[start of RECORDS SUPPLIED]

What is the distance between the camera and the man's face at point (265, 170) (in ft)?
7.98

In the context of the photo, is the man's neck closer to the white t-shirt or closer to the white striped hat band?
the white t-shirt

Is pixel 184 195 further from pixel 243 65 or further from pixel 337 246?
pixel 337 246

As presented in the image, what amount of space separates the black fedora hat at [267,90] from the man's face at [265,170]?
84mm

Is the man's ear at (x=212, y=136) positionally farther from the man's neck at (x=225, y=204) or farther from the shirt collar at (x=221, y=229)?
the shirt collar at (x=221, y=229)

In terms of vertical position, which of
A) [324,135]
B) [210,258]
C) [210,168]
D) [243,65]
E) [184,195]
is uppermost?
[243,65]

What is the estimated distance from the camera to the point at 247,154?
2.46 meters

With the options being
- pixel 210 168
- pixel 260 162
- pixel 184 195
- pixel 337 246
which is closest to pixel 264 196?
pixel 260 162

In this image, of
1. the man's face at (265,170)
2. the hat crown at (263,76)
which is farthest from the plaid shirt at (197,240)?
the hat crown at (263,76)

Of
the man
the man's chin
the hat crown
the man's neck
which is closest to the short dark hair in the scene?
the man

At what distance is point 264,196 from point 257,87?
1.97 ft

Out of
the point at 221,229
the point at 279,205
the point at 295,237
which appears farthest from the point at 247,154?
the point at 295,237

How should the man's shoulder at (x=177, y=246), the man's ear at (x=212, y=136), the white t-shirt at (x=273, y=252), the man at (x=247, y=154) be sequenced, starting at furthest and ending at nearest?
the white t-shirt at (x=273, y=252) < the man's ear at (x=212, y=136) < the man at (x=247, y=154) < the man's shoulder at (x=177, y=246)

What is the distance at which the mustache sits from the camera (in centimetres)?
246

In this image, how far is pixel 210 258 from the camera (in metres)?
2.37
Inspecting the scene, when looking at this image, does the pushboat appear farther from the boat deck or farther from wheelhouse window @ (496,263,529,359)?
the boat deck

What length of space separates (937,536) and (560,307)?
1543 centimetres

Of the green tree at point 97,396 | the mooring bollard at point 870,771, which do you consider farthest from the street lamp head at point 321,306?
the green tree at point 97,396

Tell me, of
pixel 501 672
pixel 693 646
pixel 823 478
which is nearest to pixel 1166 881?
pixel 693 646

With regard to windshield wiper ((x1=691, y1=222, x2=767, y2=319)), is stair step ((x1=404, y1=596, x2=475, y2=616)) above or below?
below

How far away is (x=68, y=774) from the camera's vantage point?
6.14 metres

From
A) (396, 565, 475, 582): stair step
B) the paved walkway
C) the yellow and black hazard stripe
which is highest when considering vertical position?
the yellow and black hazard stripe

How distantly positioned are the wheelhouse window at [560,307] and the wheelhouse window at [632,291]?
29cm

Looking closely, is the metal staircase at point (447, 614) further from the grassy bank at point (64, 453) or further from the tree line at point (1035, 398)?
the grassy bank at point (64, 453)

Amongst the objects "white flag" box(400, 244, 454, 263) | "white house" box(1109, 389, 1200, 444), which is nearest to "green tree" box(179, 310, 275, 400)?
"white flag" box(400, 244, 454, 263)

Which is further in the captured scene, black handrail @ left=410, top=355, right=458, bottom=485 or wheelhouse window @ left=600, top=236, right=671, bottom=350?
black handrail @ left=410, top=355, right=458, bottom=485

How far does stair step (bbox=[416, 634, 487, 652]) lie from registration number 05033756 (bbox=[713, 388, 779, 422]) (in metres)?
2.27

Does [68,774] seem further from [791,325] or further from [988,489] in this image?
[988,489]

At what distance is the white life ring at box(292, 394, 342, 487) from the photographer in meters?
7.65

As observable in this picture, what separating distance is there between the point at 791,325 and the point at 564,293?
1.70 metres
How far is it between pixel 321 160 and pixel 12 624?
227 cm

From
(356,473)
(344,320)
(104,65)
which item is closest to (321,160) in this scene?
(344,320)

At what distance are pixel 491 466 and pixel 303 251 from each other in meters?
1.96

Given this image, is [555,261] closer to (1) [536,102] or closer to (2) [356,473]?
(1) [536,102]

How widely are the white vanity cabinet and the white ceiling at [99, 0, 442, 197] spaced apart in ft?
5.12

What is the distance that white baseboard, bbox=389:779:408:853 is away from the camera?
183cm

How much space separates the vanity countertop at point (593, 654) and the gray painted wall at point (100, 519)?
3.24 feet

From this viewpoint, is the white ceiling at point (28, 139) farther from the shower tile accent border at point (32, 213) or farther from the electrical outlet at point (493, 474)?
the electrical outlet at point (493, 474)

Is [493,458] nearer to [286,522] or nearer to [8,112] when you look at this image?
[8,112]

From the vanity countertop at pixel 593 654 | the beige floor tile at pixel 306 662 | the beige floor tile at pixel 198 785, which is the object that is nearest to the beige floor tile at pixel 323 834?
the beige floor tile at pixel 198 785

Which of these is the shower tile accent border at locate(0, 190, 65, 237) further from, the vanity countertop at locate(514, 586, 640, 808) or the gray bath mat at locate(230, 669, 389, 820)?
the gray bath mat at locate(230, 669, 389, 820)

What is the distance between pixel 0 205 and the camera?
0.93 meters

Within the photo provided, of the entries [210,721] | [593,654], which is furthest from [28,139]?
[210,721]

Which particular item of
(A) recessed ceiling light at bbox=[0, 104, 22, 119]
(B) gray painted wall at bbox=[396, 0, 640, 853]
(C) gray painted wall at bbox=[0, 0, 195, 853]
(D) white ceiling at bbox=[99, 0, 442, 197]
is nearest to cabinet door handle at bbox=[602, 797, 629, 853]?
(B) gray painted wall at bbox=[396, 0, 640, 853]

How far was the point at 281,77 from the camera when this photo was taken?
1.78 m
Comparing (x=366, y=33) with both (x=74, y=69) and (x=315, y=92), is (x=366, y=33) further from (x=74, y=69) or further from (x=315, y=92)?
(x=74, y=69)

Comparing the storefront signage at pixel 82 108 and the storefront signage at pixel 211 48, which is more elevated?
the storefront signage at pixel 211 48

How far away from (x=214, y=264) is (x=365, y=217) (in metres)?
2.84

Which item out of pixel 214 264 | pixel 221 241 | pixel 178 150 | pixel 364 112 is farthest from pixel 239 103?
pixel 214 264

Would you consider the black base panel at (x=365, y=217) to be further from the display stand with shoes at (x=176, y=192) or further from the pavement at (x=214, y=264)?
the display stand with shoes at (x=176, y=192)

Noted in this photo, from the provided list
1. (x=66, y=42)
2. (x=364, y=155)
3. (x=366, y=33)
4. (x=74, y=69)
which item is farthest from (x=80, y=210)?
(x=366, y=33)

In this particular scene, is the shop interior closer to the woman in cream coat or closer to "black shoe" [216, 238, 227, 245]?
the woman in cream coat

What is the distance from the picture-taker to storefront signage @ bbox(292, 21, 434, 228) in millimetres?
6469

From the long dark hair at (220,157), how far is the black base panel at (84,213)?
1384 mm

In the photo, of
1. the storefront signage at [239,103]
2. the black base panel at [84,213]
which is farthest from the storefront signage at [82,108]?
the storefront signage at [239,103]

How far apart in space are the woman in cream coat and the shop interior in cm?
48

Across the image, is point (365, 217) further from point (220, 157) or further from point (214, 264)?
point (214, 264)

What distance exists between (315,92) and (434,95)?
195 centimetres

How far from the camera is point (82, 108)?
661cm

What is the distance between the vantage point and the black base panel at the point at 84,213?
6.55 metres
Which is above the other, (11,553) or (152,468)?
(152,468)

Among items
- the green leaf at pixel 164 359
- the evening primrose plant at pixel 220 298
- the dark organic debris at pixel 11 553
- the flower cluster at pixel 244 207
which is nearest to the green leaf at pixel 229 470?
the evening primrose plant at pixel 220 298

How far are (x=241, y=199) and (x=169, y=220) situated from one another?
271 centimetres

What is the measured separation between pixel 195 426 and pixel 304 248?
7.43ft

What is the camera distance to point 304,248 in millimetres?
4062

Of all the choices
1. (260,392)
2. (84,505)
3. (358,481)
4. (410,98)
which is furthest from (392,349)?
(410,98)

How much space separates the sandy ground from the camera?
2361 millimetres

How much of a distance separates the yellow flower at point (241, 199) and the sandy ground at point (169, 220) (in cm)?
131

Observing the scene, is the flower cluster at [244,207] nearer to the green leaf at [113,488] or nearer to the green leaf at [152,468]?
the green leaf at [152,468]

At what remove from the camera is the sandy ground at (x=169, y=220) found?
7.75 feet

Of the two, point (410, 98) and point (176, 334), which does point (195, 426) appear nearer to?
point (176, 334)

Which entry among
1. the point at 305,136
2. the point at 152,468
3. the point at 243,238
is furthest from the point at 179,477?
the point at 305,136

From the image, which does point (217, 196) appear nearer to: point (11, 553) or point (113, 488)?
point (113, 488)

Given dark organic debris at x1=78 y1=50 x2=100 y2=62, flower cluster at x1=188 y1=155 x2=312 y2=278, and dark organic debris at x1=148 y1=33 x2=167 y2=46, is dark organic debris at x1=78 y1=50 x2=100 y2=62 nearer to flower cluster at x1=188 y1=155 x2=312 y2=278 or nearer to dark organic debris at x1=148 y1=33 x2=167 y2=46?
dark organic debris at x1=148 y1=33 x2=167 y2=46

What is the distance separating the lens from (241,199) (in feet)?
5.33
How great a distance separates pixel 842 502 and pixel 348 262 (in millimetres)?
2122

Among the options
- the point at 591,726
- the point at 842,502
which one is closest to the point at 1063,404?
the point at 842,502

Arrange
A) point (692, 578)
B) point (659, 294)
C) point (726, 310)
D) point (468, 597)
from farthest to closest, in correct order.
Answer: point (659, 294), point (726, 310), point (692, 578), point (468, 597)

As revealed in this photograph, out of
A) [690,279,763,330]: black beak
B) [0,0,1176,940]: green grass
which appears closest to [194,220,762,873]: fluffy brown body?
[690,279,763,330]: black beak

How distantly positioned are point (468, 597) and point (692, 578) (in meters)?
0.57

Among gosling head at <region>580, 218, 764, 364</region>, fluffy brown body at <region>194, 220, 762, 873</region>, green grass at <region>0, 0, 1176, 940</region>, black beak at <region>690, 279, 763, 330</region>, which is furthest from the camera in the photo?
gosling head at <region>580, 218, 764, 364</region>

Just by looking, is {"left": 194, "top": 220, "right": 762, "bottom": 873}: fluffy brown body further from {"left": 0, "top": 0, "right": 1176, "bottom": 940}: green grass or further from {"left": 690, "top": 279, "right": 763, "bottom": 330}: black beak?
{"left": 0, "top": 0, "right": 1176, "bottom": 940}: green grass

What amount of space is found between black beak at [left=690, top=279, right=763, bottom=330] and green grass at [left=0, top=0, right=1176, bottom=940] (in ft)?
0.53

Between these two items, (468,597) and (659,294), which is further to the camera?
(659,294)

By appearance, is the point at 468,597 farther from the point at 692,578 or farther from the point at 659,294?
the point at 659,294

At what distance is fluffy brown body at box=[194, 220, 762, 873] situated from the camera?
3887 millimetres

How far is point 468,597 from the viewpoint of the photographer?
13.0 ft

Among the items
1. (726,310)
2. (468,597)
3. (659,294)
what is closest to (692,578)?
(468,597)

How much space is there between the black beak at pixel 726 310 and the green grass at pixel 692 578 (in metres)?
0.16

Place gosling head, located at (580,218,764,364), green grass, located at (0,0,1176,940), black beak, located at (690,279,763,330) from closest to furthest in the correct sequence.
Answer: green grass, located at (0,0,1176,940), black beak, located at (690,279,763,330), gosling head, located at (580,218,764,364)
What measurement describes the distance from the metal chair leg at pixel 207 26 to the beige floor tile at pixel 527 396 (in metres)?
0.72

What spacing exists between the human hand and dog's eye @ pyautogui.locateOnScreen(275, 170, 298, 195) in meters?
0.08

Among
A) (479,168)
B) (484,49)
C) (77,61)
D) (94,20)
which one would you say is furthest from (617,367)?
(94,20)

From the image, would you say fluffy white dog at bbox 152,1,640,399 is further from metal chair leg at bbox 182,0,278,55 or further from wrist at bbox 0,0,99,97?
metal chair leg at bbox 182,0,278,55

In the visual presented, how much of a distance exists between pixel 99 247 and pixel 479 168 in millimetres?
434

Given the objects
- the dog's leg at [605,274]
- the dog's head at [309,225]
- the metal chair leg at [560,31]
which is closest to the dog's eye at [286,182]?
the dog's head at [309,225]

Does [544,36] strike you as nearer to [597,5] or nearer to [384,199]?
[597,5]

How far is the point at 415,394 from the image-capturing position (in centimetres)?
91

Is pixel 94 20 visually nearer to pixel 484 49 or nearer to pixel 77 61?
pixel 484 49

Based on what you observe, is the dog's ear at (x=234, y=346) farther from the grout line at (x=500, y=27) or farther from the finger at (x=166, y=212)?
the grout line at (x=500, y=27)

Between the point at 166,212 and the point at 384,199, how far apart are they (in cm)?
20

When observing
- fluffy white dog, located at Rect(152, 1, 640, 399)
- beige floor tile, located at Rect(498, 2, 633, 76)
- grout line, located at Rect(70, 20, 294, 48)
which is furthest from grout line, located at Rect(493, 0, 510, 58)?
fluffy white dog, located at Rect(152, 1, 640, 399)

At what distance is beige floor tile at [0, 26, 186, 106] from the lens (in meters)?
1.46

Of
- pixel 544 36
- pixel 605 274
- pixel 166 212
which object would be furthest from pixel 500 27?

[end of RECORDS SUPPLIED]

SHORT TASK
Output only the lines running from the line with "Between the point at 166,212" through the final line of the data, inclusive.

CORRECT OUTPUT
Between the point at 166,212 and the point at 384,199, how far apart are they (in cm)?
20

When observing
- fluffy white dog, located at Rect(152, 1, 640, 399)
- beige floor tile, located at Rect(498, 2, 633, 76)
- grout line, located at Rect(70, 20, 294, 48)
which is furthest from grout line, located at Rect(493, 0, 510, 58)?
fluffy white dog, located at Rect(152, 1, 640, 399)

At what distance is beige floor tile at [0, 26, 186, 106] from the lens (in meters)?
1.46

Of
- pixel 544 36
- pixel 605 274
- pixel 166 212
which object would be furthest from pixel 500 27?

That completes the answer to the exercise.